皆さんいかがお過ごしですか?モンスターハンティングをエンジョイしてますか?
私は蟲とか楽しく狩っています。
ヤンデレ、すこすこのスコティッシュフォールド。



心の折れたエンジェル

 

 

「スルメちゃんって少しオトナっぽいね」

 

 まだ私が幼稚園に入りたてくらいのときの友人に、一度こう言われたことがある。

 

「え?そんなに私ってセクシーかな?」

「全然違うよ。スルメちゃんはセクシーじゃない。まったく違う」

「いろけってのがないよねー」

「は?」

 

 あのときは、まだスズ以外にも仲良しの娘が2人くらいいた。

 

「私は……その、スルメちゃんは……セクシー、だと思うけど……」

「スズちゃんはスルメちゃんが好きなだけでしょ!」

「えこひいきだー!」

「そっ!そそそ!そんなこと!そんなこと……あるけど」

「なんだこいつ。
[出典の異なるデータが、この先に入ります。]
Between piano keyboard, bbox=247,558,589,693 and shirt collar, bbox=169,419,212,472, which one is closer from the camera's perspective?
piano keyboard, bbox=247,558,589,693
おかしいよ。頭おかしい」

「へんなのー!へんなのー!」

「そうじゃなくて!なんか落ち着いててしっかりしてるなーって思ったの!スズちゃんもそう思うでしょ?」

「たしかにスルメちゃんってすごいよね……私たちにカードバトルのこと教えてくれるし……」

「まぁ、人生2回目だから」

「なにそれー!」

「へんなのー!へんなのー!」

 

 当時は今以上に異質な子供だっただろう。なにせ前世の記憶がはっきりと残っていたから、やけに大人びた女児だったはずだ。それでも3人は私を受け入れてくれた。スズと私はどちらかと言えば揶揄われる側だったけど、いつも4人で仲良く遊んでいた。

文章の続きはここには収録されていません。